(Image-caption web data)
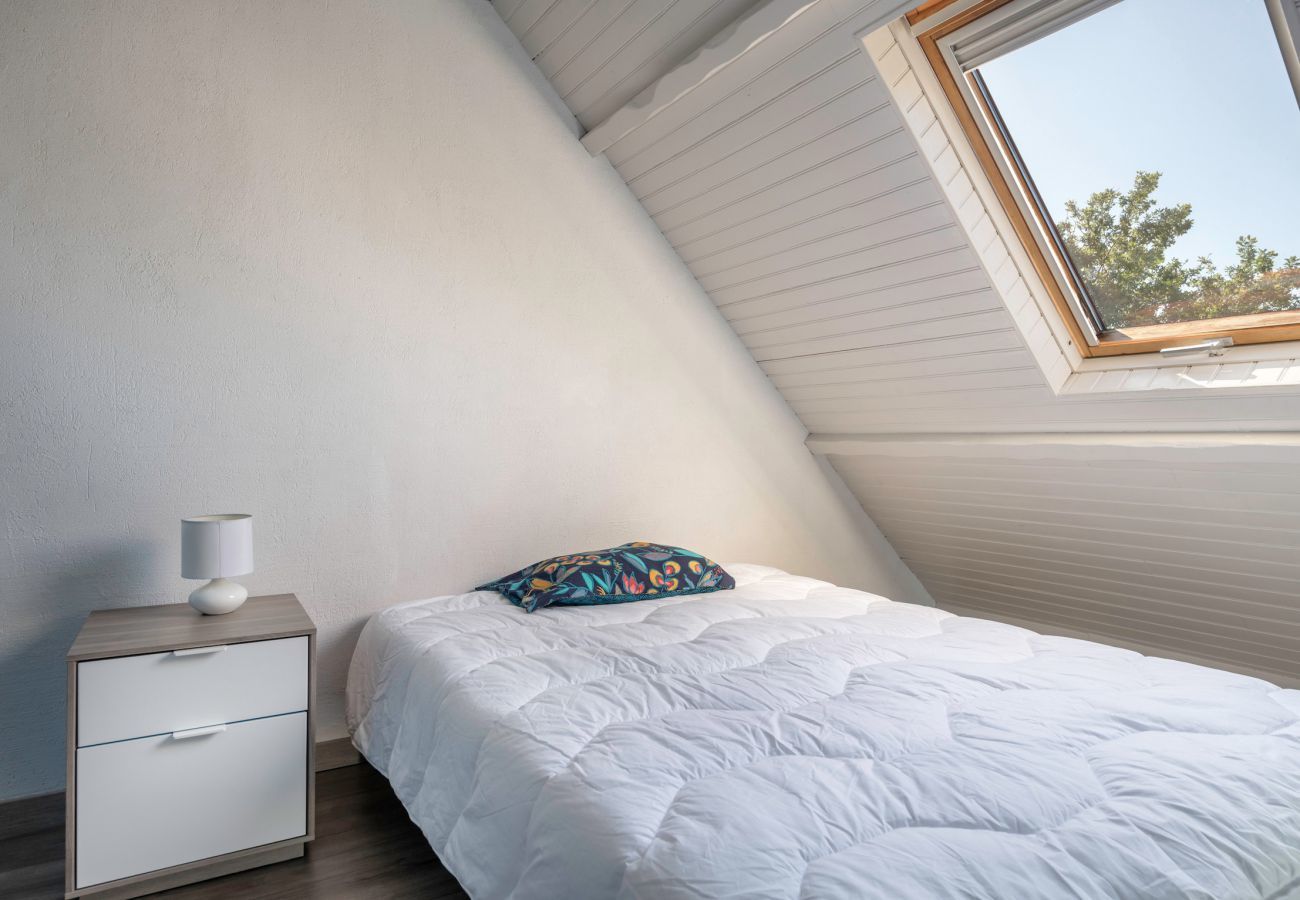 House in Sarzeau - hoomy10655 House in Sarzeau - hoomy10655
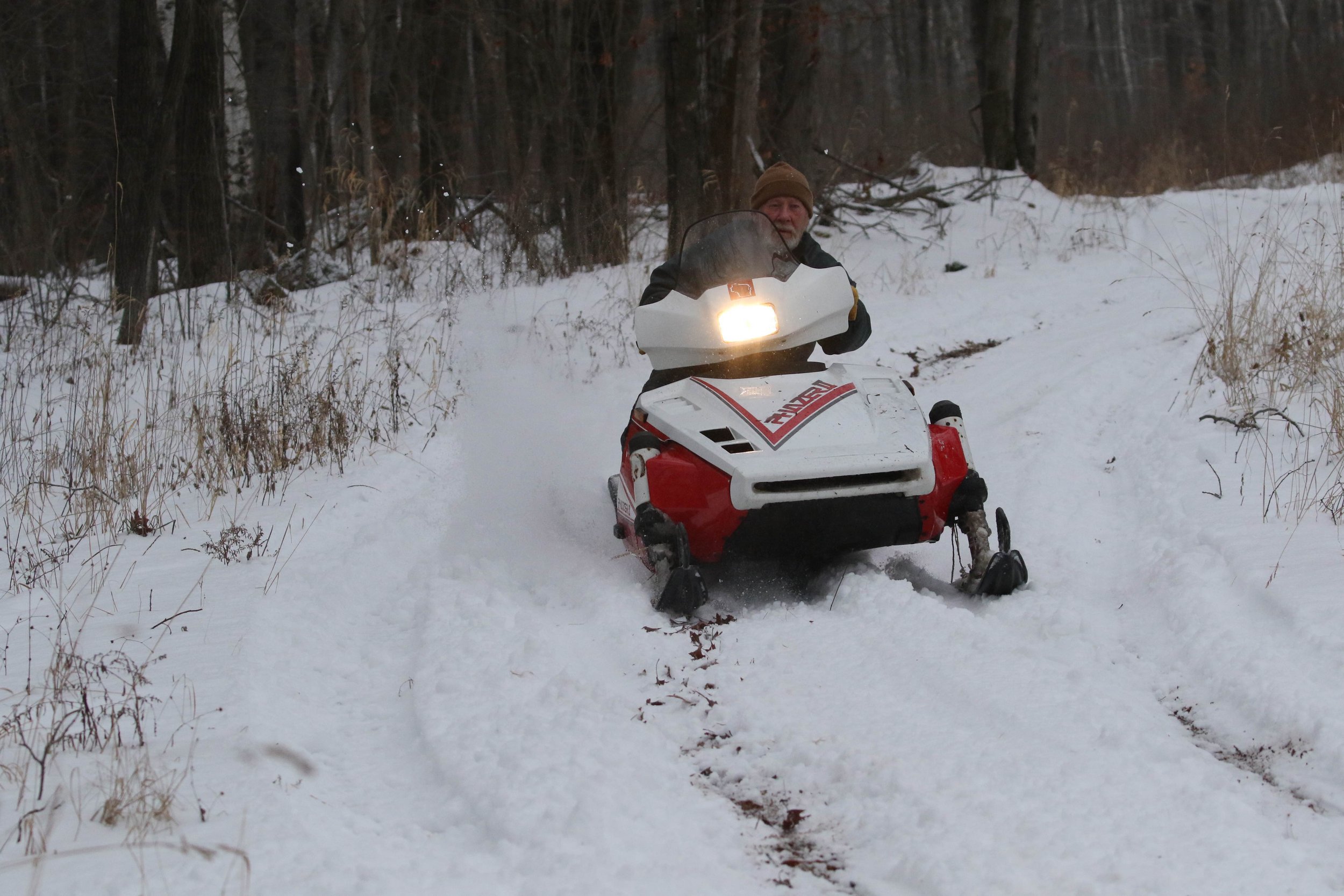 Winter 2016_0087.jpeg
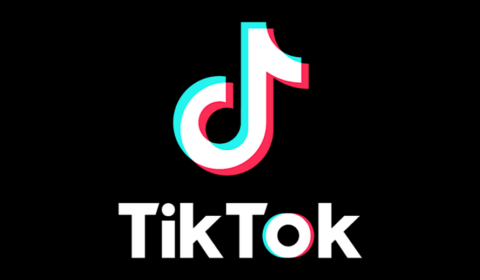 How is TikTok Changing the Way We Consume Media? - Hollywood Insider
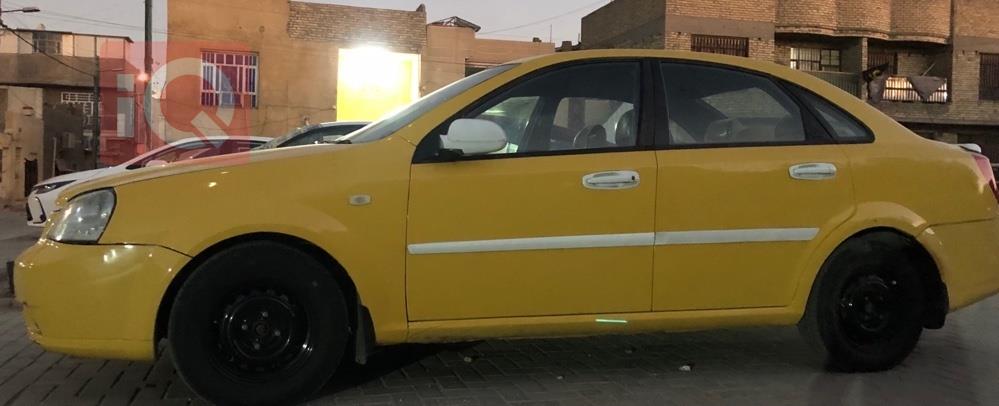 شێڤرۆلێت ئۆپترا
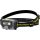 LEDLENSER HF6R Work 800lm/160m, CRI 80, Li-ion, rechargeable industrial headlamp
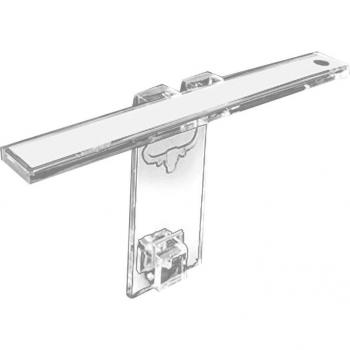 AcuaLuz LED Pro 3‑8 mm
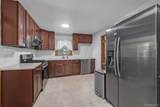 40-19 218th Street - Photo 7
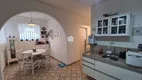 Foto 15 de Casa com 3 Quartos à venda, 150m² em Vila Deodoro, São Paulo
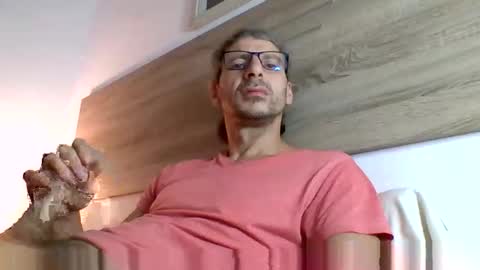 rineking online show from 12/21/25, 11:34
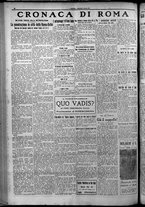 giornale/TO00207640/1925/n.60/4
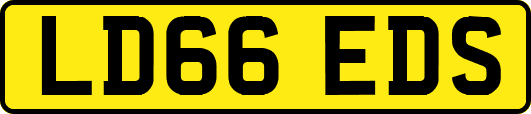 LD66EDS
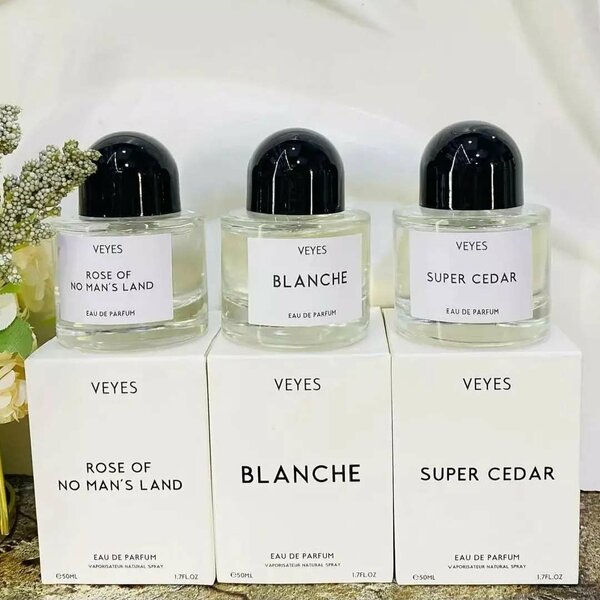 VEYES COLLECTION 50ML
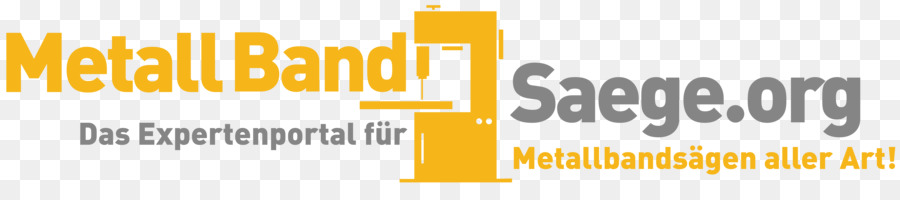 Logo，Merek PNG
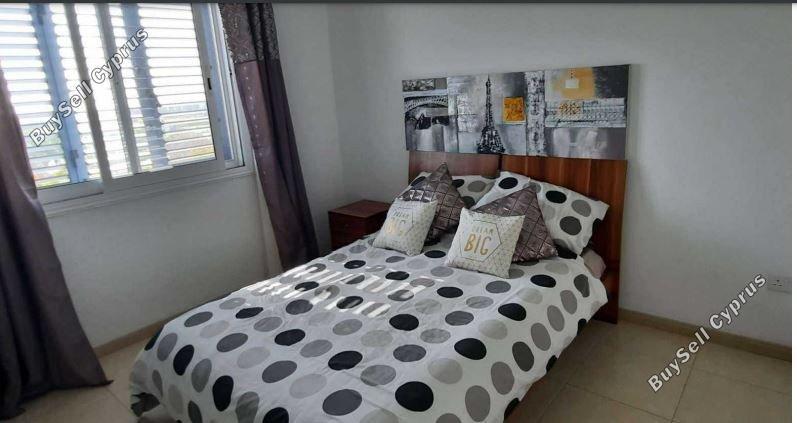 2 bedroom apartment for sale geroskipou paphos 1805033 image 6134864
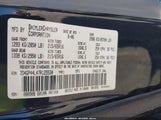 Dodge Grand Caravan Sxt 2D4GP44L47R125530 снимка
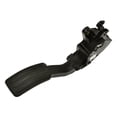 thumbnail image 1 of Accelerator Pedal Sensor - Compatible with 2014, 2016 Nissan Sentra, 1 of 2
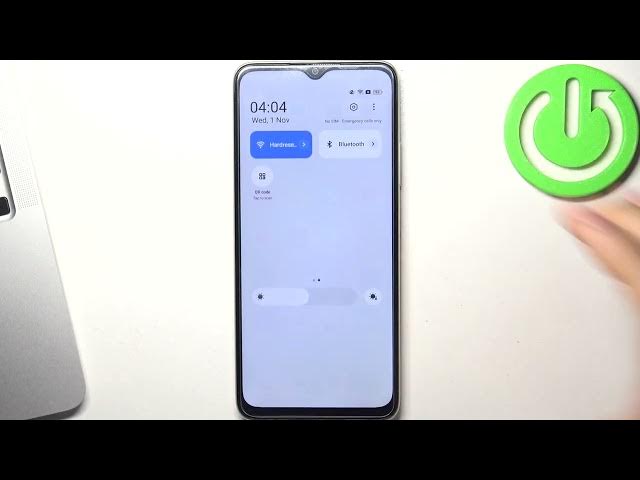 Video thumbnail for How to Improve Battery Life on Oppo A18?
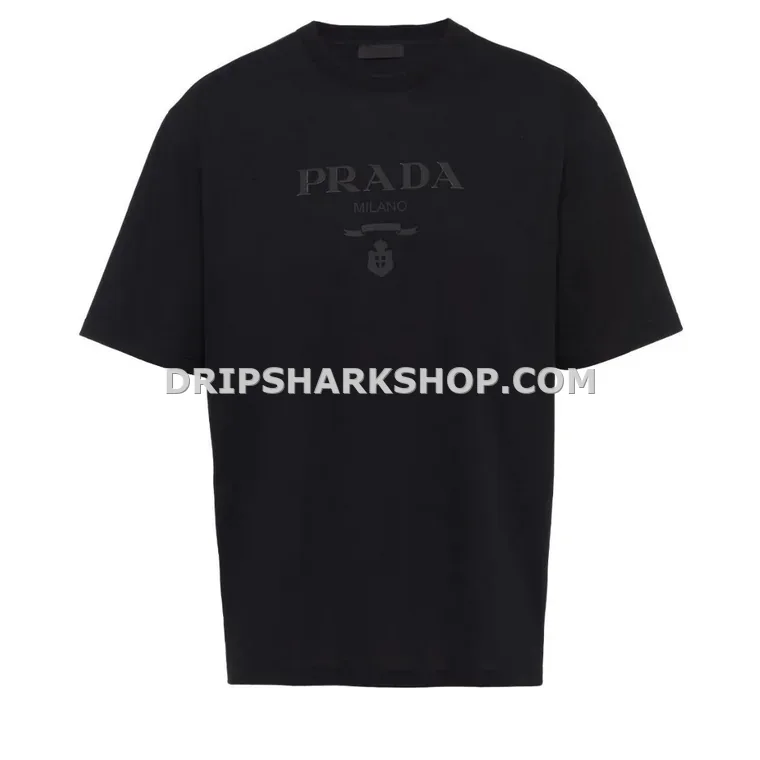 T-SHIRT PRD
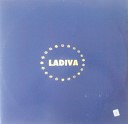 Ladiva - The Night Is My Life Radio Edit
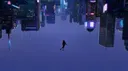 ST | Hyper's Hub Discord server banner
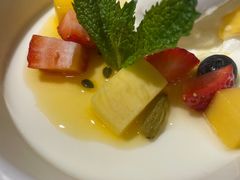 -熙楼(翠湖店)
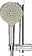 Душевая система AM.PM ShowerSpot F0780464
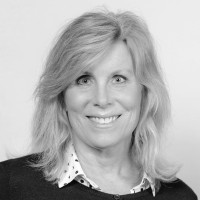 Lisa D.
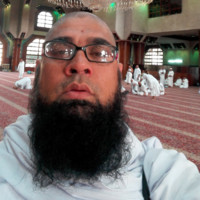 Hafiz Tariq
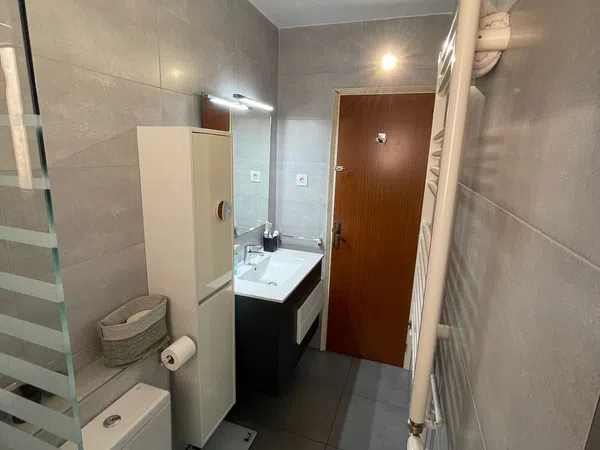 Piso en Calle del Matagalls, 8, Les Arenes - Foto 11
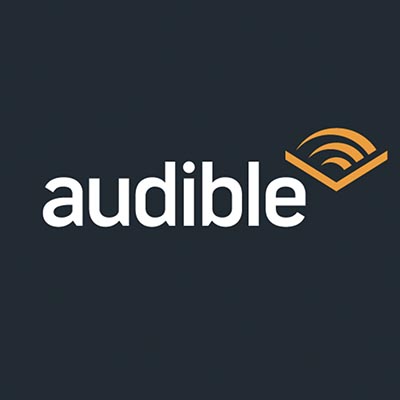 Audible
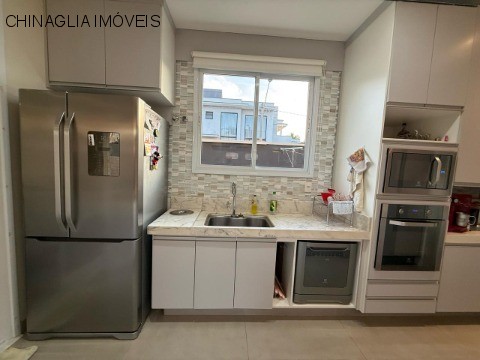 Casa, 4 quartos, 402 m² - Foto 14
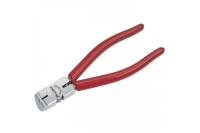Кусачки ProsKit PM-806B 00323225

Work item –
Write the material above as a JSON list of strings, one string per line with blank lines skipped, and leave out the pictures.

Output for this exercise –
[
  " House in Sarzeau - hoomy10655 House in Sarzeau - hoomy10655",
  " Winter 2016_0087.jpeg",
  " How is TikTok Changing the Way We Consume Media? - Hollywood Insider",
  " شێڤرۆلێت ئۆپترا",
  " LEDLENSER HF6R Work 800lm/160m, CRI 80, Li-ion, rechargeable industrial headlamp",
  " AcuaLuz LED Pro 3‑8 mm",
  " 40-19 218th Street - Photo 7",
  " Foto 15 de Casa com 3 Quartos à venda, 150m² em Vila Deodoro, São Paulo",
  " rineking online show from 12/21/25, 11:34",
  " giornale/TO00207640/1925/n.60/4",
  " LD66EDS",
  " VEYES COLLECTION 50ML",
  " Logo，Merek PNG",
  " 2 bedroom apartment for sale geroskipou paphos 1805033 image 6134864",
  " Dodge Grand Caravan Sxt 2D4GP44L47R125530 снимка",
  " thumbnail image 1 of Accelerator Pedal Sensor - Compatible with 2014, 2016 Nissan Sentra, 1 of 2",
  " Video thumbnail for How to Improve Battery Life on Oppo A18?",
  " T-SHIRT PRD",
  " Ladiva - The Night Is My Life Radio Edit",
  " ST | Hyper's Hub Discord server banner",
  " -熙楼(翠湖店)",
  " Душевая система AM.PM ShowerSpot F0780464",
  " Lisa D.",
  " Hafiz Tariq",
  " Piso en Calle del Matagalls, 8, Les Arenes - Foto 11",
  " Audible",
  " Casa, 4 quartos, 402 m² - Foto 14",
  "Кусачки ProsKit PM-806B 00323225"
]